Understanding the Issue

GKE 1.32.x Bug:
- The root cause is a bug in the GKE 1.32.x series, particularly versions up to 1.32.1729000. This bug disrupts the communication between the Kubernetes control plane and the CSI (Container Storage Interface) driver responsible for resizing Persistent Volumes.
- The issue stops the external resizer from properly recieving the resize request.
CSI Driver Interaction:
- Kubernetes relies on CSI drivers to manage storage operations, including volume resizing.
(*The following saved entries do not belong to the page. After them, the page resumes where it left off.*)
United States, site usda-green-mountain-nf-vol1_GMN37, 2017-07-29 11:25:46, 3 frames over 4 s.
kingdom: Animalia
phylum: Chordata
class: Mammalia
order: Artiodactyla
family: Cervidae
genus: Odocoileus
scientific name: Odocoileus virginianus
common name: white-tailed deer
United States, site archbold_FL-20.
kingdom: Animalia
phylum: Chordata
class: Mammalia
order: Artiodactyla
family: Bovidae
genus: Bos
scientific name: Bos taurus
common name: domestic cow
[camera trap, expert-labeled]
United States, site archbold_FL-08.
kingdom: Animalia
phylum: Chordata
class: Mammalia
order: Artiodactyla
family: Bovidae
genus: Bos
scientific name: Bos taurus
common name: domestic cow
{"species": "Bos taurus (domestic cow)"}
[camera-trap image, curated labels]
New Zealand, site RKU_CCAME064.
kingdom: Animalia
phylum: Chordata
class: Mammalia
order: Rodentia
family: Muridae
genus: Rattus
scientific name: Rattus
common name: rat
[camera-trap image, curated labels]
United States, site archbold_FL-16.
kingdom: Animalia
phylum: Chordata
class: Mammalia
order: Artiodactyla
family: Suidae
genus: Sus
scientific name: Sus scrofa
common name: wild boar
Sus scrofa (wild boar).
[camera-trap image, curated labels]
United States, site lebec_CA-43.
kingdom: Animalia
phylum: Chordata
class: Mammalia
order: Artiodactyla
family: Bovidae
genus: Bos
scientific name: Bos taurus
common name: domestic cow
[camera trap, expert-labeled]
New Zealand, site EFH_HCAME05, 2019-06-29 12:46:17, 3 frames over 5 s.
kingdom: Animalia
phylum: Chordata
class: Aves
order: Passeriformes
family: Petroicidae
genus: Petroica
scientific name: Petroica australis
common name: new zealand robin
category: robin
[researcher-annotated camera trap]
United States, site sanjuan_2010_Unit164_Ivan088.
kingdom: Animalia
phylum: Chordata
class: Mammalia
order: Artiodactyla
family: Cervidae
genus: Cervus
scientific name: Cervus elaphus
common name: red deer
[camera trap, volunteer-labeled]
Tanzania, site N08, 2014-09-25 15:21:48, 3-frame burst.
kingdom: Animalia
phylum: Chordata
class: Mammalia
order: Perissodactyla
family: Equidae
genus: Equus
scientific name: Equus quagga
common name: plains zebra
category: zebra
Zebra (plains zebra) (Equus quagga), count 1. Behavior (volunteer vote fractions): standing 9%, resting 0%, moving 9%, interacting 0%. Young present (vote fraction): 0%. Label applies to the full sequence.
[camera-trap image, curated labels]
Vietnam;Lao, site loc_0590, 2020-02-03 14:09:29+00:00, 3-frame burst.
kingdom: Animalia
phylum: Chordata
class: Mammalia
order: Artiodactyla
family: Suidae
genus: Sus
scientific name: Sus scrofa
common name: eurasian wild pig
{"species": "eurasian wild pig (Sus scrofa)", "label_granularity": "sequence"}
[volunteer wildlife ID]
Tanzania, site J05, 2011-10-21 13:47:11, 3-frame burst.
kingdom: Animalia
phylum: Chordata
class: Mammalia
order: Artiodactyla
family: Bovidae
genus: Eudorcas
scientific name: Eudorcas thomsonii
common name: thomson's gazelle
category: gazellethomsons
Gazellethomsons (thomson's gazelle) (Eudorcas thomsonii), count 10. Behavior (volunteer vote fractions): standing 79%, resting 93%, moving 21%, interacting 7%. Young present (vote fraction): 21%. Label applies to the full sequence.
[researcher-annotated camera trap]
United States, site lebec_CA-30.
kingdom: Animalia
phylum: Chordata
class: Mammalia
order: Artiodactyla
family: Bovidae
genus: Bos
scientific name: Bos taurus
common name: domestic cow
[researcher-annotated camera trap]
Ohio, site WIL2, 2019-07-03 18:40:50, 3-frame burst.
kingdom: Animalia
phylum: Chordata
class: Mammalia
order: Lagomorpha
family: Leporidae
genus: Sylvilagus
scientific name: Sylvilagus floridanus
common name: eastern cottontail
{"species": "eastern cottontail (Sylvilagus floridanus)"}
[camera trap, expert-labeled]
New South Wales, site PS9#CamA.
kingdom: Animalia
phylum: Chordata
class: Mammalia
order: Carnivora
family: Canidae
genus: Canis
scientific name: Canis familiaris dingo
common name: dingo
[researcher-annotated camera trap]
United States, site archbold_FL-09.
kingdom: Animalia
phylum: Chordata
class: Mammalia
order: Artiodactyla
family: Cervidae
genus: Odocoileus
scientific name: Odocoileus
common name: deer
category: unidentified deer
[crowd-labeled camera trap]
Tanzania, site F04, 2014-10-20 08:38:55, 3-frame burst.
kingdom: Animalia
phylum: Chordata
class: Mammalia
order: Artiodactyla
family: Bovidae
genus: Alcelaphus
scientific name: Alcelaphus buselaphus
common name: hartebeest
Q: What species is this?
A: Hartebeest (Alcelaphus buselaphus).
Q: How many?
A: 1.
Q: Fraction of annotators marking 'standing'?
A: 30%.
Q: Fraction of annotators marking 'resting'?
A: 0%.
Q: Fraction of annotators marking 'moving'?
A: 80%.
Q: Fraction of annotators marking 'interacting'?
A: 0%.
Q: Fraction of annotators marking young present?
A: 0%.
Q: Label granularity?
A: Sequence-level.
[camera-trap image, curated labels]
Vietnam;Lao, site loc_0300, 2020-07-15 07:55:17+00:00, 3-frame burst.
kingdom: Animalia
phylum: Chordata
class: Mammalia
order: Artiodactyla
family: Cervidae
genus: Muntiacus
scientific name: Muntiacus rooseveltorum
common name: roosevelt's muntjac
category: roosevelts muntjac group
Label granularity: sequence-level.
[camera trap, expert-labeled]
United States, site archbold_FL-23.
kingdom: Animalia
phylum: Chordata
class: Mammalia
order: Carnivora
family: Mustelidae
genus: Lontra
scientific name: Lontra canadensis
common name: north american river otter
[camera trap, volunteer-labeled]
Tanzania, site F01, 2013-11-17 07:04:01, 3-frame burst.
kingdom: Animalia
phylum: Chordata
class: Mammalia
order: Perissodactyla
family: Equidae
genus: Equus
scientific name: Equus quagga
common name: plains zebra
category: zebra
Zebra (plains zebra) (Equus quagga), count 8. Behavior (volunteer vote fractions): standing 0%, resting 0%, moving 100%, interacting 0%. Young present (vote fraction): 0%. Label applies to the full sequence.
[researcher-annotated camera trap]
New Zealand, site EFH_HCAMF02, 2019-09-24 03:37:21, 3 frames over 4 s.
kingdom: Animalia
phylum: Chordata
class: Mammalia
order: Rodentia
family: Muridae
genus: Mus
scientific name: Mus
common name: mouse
The pd.csi.storage.gke.io driver handles Persistent Disks (PD) in Google Cloud.
- The bug in GKE 1.32.x interferes with the ability of the CSI driver to receive and process resize requests.
Impact:
- This issue prevents you from dynamically resizing your Persistent Volumes, which can be critical for applications that require flexible storage capacity.

Troubleshooting and Workarounds

GKE Version Downgrade (If Possible):
- If possible, the most reliable workaround is to downgrade your GKE clusters to a stable version before 1.32.x. For example, 1.31.x versions are generally considered stable.
- This is not always possible, but is the most reliable fix.
Wait for GKE Patch:
- Google Cloud is aware of this issue and is working on a patch. Keep an eye on the GKE release notes and the Google Cloud Status Dashboard for updates.
- The fact that you have seen this issue globally, confirms that google is working on a fix.
Manual Volume Resizing (Complex):
- As a temporary workaround, you might be able to manually resize the underlying Persistent Disk using the gcloud command-line tool or the Google Cloud Console.
- However, this is a complex and risky process that requires careful coordination with your application and Kubernetes.
- You would have to:
  - Detach the volume from the node.
  - Resize the PD.
  - Resize the filesystem on the volume.
  - Reattach the volume to the node.
  - Then, resize the PVC object in Kubernetes.
- This is highly discouraged, unless you are very comfortable with storage management.
Create New PVCs and Migrate Data (Inconvenient):
- Another workaround is to create new, larger PVCs and migrate your data to them.
- This is inconvenient and can cause downtime, but it might be necessary if you urgently need to increase storage capacity.
Check for CSI Driver Issues (Less Likely):
- Although you mentioned you have seen this across different pdcsi driver versions, it is still worth double checking for any reported issues with the pd.csi.storage.gke.io driver.
- However, because of the global nature of this issue, and the GKE version correlation, the GKE version is the most likely culprit.

Recommendations

Monitor the GKE release notes for updates and patches.
If you need immediate PVC resizing, consider downgrading to a stable GKE version if possible.
Avoid manual volume resizing unless absolutely necessary and you have a strong understanding of storage management.
If possible, try to schedule non-critical workloads to run until a patch is released.

erikoqcam

Is this an issue affecting all 1.32.x version of GKE?

adinhodovic

It does seem resolved in the latest GKE version: 1.32.2-gke.165200

rezabojnordi

we updated to last vertion this is our vertion 1.32.4-gke.1106006

but it is not resolved yet